### TASK INSTRUCTIONS
**a)** From the article on Jupiter withdrawing money from Neil Woodford's income fund, list the shares whose price falls it names as driving the fund's losses.
**b)** Answer these from the article on Jupiter withdrawing money from Neil Woodford's income fund:
(i) Which company did Mr Woodford leave in 2013 to launch his own?
(ii) What is the stated size of Mr Woodford's income fund?
(iii) By how much is the Woodford Equity Income fund down over the past three months?
**c)** Extend the article on Jupiter withdrawing money from Neil Woodford's income fund, picking up after its final sentence.

### SOURCE DOCUMENT
-- -- --

Jupiter Asset Management pulled around £300m from Neil Woodford’s £8.9bn income fund last month.

John Chatfeild-Roberts, head of Jupiter’s Merlin multi-manager portfolios, pulled the money after Mr Woodford endured a tough summer which saw his funds hit when the share prices of several of his holdings fell sharply.

Jupiter’s Merlin Growth, Merlin Balanced and Merlin Income all held investments in the Woodford Equity Income fund.

FTAdviser’s sister newspaper the Financial Times reported total redemptions were just under £300m.

Mr Chatfield-Roberts was one of the first investors to back Mr Woodford when he left Invesco Perpetual in 2013 to launch his own company.

But the Woodford Equity Income fund has lost 0.3 per cent over the past year and is down 4.9 per cent over the past three months.

This has been driven by falls in a number of shares Mr Woodford's fund owns, including Provident Financial, the AA, Allied Minds and AstraZeneca.

-- -- --

### PROVIDED RECORDS
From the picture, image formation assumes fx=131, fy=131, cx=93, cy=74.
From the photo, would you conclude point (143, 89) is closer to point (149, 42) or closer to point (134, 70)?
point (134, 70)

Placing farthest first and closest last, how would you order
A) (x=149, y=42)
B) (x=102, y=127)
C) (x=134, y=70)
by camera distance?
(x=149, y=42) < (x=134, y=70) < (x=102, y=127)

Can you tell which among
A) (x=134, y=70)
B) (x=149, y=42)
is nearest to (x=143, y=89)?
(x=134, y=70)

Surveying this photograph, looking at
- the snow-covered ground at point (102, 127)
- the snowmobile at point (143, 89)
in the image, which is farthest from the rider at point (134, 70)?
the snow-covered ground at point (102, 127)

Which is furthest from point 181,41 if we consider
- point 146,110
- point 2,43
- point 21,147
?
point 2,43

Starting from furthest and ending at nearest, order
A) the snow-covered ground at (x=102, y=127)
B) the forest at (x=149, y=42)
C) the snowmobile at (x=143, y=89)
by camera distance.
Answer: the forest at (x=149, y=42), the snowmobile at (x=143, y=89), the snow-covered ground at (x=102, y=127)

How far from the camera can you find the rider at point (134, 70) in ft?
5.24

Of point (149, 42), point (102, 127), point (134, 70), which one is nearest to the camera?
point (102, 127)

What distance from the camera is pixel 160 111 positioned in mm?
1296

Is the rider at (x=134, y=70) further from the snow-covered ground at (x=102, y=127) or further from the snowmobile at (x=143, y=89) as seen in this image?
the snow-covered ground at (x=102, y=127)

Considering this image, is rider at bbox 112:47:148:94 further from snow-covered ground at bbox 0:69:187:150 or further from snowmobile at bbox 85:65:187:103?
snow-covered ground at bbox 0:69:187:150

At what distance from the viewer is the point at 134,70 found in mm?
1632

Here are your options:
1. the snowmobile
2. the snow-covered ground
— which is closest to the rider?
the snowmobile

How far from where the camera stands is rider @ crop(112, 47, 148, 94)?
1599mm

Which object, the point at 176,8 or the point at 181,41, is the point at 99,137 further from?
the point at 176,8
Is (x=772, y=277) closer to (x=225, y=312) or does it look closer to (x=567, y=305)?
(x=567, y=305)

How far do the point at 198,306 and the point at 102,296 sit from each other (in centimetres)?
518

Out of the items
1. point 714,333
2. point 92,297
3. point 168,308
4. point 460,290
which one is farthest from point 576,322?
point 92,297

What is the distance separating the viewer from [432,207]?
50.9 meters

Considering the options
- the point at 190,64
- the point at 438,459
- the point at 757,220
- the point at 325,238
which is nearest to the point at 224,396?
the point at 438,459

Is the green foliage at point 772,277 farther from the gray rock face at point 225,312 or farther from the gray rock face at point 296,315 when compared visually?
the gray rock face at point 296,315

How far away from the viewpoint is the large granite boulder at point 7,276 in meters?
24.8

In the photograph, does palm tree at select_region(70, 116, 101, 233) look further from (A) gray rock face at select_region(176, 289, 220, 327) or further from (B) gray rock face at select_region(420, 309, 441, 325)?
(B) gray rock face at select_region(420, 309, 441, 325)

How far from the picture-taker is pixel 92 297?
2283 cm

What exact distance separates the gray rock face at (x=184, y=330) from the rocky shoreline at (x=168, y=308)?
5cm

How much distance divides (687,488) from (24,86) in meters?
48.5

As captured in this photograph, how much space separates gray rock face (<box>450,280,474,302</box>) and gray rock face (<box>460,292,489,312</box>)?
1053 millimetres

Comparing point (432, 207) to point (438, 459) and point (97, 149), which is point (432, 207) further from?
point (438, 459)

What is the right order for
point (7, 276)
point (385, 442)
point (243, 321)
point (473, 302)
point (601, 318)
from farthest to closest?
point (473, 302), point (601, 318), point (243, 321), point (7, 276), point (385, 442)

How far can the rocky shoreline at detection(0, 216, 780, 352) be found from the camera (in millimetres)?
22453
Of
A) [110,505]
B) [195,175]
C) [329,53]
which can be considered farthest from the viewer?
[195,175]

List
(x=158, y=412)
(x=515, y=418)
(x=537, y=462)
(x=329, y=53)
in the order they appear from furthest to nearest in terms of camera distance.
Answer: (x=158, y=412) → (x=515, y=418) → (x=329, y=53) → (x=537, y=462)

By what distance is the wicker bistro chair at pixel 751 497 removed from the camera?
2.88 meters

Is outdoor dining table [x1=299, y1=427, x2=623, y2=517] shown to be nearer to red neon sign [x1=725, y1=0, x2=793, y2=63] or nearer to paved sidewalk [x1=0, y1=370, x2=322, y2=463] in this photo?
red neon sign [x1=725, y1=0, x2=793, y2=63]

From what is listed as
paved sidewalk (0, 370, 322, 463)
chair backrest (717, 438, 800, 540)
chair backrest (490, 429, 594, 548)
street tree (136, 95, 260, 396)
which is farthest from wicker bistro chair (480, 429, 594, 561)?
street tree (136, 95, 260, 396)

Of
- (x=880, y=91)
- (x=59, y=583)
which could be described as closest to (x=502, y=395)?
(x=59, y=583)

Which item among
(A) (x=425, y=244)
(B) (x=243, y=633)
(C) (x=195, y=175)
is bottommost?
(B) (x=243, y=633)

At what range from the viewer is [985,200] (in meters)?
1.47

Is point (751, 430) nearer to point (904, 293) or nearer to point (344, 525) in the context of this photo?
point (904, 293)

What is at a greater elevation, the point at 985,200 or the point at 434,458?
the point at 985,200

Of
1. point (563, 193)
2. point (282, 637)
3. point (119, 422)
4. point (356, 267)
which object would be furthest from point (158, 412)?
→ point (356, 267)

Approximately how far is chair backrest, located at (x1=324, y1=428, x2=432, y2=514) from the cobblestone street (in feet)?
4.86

-- -- --

### FINAL RESULTS
**a)** Provident Financial, the AA, Allied Minds, AstraZeneca

**b)**
(i) Invesco Perpetual
(ii) £8.9bn
(iii) 4.9 per cent

**c)**
Mr Woodford is the second-largest shareholder in Provident Financial, a doorstep lender, but its share price fell nearly 70 per cent over the restructuring of its home credit business.

Last month Mr Woodford apologised to investors who had lost money in his funds this year, but said he was sticking to his opinion that the consensus view of the world is wrong.

Mr Woodford said the performance of the FTSE 100 this year has been driven by a tiny number of stocks, with eight shares delivering 50.5 per cent of FTSE All Share index performance or 4.15 per cent in total return terms year to date.  

A spokesman for Woodford said: “The transaction was concluded in September and the current assets under management of £8.9bn reflects this.”